Please update these lines so that every "fluorescent ceiling light" reads "overhead light", keeping everything else unchanged.

━━━━

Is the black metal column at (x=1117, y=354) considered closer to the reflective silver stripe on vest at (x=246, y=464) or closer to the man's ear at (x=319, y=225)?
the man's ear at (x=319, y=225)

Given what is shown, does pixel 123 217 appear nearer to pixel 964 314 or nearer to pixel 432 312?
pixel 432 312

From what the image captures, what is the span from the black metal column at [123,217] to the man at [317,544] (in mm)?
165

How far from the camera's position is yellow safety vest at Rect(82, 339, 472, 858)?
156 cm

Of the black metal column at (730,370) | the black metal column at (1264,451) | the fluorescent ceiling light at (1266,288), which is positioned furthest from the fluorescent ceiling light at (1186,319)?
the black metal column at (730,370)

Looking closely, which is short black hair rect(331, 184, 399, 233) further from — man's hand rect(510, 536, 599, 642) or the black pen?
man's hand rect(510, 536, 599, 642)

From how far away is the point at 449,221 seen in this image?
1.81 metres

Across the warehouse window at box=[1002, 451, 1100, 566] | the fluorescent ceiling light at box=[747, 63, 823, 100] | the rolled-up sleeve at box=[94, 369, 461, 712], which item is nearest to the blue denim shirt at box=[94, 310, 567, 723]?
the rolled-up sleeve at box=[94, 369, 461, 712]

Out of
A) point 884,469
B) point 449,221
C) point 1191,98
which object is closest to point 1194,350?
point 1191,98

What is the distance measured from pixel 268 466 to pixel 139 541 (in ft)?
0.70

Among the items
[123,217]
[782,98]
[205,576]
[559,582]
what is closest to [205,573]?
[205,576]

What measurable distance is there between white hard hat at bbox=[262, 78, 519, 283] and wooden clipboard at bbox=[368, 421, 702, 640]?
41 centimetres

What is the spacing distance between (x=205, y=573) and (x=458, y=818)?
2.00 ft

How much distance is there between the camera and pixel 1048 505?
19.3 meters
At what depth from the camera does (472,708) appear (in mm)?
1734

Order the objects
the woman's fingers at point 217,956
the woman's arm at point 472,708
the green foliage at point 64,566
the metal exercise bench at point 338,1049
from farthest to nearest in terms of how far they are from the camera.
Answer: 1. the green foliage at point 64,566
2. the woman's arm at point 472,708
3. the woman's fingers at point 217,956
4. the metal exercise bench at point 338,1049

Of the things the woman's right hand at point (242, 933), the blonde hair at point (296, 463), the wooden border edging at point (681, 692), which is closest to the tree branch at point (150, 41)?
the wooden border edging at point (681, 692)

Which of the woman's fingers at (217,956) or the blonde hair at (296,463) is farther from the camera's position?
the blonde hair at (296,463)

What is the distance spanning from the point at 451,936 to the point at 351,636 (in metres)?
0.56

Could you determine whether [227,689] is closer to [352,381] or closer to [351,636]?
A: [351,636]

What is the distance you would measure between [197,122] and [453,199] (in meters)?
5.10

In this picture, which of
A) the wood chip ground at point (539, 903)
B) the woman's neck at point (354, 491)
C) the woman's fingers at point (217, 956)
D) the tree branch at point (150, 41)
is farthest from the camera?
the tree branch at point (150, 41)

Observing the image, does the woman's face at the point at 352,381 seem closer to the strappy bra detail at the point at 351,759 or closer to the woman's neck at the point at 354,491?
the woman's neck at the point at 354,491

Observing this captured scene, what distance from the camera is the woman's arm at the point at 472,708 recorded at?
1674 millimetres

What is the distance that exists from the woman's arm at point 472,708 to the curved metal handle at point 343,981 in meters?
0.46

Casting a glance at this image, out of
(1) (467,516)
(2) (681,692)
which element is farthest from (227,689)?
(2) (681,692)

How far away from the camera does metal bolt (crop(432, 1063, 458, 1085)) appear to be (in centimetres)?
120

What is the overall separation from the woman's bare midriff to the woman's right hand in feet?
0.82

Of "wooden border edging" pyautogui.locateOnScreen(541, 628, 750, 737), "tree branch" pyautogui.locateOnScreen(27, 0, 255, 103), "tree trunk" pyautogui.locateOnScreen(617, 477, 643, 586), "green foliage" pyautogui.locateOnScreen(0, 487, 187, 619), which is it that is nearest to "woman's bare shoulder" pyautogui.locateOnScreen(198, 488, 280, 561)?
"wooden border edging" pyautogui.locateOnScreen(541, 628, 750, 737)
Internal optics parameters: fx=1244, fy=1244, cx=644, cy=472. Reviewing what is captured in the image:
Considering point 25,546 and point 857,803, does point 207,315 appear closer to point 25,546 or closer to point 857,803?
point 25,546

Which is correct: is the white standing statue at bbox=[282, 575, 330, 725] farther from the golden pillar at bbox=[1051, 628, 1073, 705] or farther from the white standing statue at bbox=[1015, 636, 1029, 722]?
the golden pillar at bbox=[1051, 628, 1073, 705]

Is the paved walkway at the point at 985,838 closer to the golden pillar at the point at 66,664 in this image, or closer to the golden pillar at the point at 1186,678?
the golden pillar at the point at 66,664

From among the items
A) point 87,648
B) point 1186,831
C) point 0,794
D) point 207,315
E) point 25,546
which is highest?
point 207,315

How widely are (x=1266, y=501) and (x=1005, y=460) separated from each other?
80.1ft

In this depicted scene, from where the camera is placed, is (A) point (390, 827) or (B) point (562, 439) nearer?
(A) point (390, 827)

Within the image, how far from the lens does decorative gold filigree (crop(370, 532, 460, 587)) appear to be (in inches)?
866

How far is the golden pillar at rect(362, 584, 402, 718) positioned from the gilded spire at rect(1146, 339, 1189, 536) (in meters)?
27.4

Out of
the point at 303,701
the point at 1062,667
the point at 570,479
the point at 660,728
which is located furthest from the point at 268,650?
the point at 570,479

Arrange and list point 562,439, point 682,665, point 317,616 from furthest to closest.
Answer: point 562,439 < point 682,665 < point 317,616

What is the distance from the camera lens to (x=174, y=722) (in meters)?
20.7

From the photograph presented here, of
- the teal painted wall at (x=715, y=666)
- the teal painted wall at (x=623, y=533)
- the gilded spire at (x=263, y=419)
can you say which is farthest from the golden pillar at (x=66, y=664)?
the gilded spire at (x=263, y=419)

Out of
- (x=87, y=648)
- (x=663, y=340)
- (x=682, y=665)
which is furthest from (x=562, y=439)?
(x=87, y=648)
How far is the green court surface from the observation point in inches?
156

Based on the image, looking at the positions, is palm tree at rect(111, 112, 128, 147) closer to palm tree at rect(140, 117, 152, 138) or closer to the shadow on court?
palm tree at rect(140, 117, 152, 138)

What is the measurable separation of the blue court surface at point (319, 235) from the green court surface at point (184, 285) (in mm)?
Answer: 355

━━━━

● **WRITTEN RESPONSE**
Is the black metal column at (x=1117, y=354) considered closer to the reflective silver stripe on vest at (x=246, y=464) or closer to the man's ear at (x=319, y=225)?
the man's ear at (x=319, y=225)

Given what is shown, does pixel 123 217 appear nearer to pixel 964 314 or nearer to pixel 432 312?
pixel 432 312

From what the image captures, what is the span from the black metal column at [123,217] to the man at [317,544] (in mm)?
165

How far from the camera's position is yellow safety vest at Rect(82, 339, 472, 858)?
156 cm

Of the black metal column at (730,370) | the black metal column at (1264,451) | the overhead light at (1266,288), which is positioned furthest from the overhead light at (1186,319)?
the black metal column at (730,370)

Looking closely, which is short black hair rect(331, 184, 399, 233) further from — man's hand rect(510, 536, 599, 642) or the black pen?
man's hand rect(510, 536, 599, 642)

From how far away is the point at 449,221 seen in this image?
1.81 metres

Across the warehouse window at box=[1002, 451, 1100, 566] | the overhead light at box=[747, 63, 823, 100] | the rolled-up sleeve at box=[94, 369, 461, 712], which item is nearest to the blue denim shirt at box=[94, 310, 567, 723]?
the rolled-up sleeve at box=[94, 369, 461, 712]

Out of
A) point 884,469
B) point 449,221
C) point 1191,98
which object is closest to point 1194,350?
point 1191,98

What is the distance measured from pixel 268 466 to pixel 139 541 (in ft)?
0.70

Among the items
[123,217]
[782,98]
[205,576]
[559,582]
what is closest to [205,573]?
[205,576]

What measurable distance is there between white hard hat at bbox=[262, 78, 519, 283] and wooden clipboard at bbox=[368, 421, 702, 640]?
41 centimetres

What is the spacing distance between (x=205, y=573) and (x=458, y=818)?
2.00 ft

How much distance is there between the camera and pixel 1048 505?
19.3 meters
At what depth from the camera does (472,708) appear (in mm)?
1734

Order the objects
the woman's fingers at point 217,956
the woman's arm at point 472,708
the green foliage at point 64,566
the metal exercise bench at point 338,1049
from farthest to nearest in terms of how far they are from the camera.
Answer: 1. the green foliage at point 64,566
2. the woman's arm at point 472,708
3. the woman's fingers at point 217,956
4. the metal exercise bench at point 338,1049

Of the things the woman's right hand at point (242, 933), the blonde hair at point (296, 463), the wooden border edging at point (681, 692), which is closest to the tree branch at point (150, 41)?
the wooden border edging at point (681, 692)

Which of the woman's fingers at (217,956) or the blonde hair at (296,463) is farther from the camera's position?
the blonde hair at (296,463)

What is the distance spanning from the point at 451,936 to the point at 351,636 (in metres)?
0.56

Could you determine whether [227,689] is closer to [352,381] or closer to [351,636]?
A: [351,636]

What is the distance you would measure between [197,122] and [453,199] (in meters)?
5.10

In this picture, which of
A) the wood chip ground at point (539, 903)
B) the woman's neck at point (354, 491)
C) the woman's fingers at point (217, 956)
D) the tree branch at point (150, 41)
is farthest from the camera?
the tree branch at point (150, 41)

Observing the image, does the woman's face at the point at 352,381 seem closer to the strappy bra detail at the point at 351,759 or closer to the woman's neck at the point at 354,491?
the woman's neck at the point at 354,491

Observing this captured scene, what distance from the camera is the woman's arm at the point at 472,708 recorded at?
1674 millimetres

What is the distance that exists from the woman's arm at point 472,708 to the curved metal handle at point 343,981 in meters?
0.46

Casting a glance at this image, out of
(1) (467,516)
(2) (681,692)
which element is farthest from (227,689)?
(2) (681,692)

How far away from the camera does metal bolt (crop(432, 1063, 458, 1085)) appear to be (in centimetres)?
120

What is the overall separation from the woman's bare midriff to the woman's right hand in feet?
0.82

Of "wooden border edging" pyautogui.locateOnScreen(541, 628, 750, 737), "tree branch" pyautogui.locateOnScreen(27, 0, 255, 103), "tree trunk" pyautogui.locateOnScreen(617, 477, 643, 586), "green foliage" pyautogui.locateOnScreen(0, 487, 187, 619), which is it that is nearest to "woman's bare shoulder" pyautogui.locateOnScreen(198, 488, 280, 561)?
"wooden border edging" pyautogui.locateOnScreen(541, 628, 750, 737)
Internal optics parameters: fx=1244, fy=1244, cx=644, cy=472. Reviewing what is captured in the image:
Considering point 25,546 and point 857,803, does point 207,315 appear closer to point 25,546 or closer to point 857,803?
point 25,546

Which is correct: is the white standing statue at bbox=[282, 575, 330, 725] farther from the golden pillar at bbox=[1051, 628, 1073, 705] or farther from the white standing statue at bbox=[1015, 636, 1029, 722]?
the golden pillar at bbox=[1051, 628, 1073, 705]

Is the paved walkway at the point at 985,838 closer to the golden pillar at the point at 66,664 in this image, or closer to the golden pillar at the point at 1186,678?
the golden pillar at the point at 66,664

From among the items
A) point 87,648
B) point 1186,831
C) point 0,794
D) point 207,315
E) point 25,546
which is highest?
point 207,315

How widely are (x=1266, y=501) and (x=1005, y=460) separated from each other?
80.1ft

In this depicted scene, from where the camera is placed, is (A) point (390, 827) or (B) point (562, 439) nearer?
(A) point (390, 827)

Within the image, how far from the lens does decorative gold filigree (crop(370, 532, 460, 587)) appear to be (in inches)?
866

How far is the golden pillar at rect(362, 584, 402, 718) positioned from the gilded spire at rect(1146, 339, 1189, 536) (in meters)?
27.4

Out of
the point at 303,701
the point at 1062,667
the point at 570,479
the point at 660,728
which is located furthest from the point at 268,650?
the point at 570,479

Arrange and list point 562,439, point 682,665, point 317,616 from furthest to closest.
Answer: point 562,439 < point 682,665 < point 317,616

What is the distance from the camera lens to (x=174, y=722) (in meters)?
20.7

From the photograph presented here, of
- the teal painted wall at (x=715, y=666)
- the teal painted wall at (x=623, y=533)
- the gilded spire at (x=263, y=419)
can you say which is farthest from the golden pillar at (x=66, y=664)?
the gilded spire at (x=263, y=419)

Out of
- (x=87, y=648)
- (x=663, y=340)
- (x=682, y=665)
which is furthest from (x=562, y=439)?
(x=87, y=648)
How far is the green court surface from the observation point in inches?
156

Based on the image, looking at the positions, is palm tree at rect(111, 112, 128, 147) closer to palm tree at rect(140, 117, 152, 138) or closer to the shadow on court?
palm tree at rect(140, 117, 152, 138)

What is the measurable separation of the blue court surface at point (319, 235) from the green court surface at point (184, 285) (in mm)?
Answer: 355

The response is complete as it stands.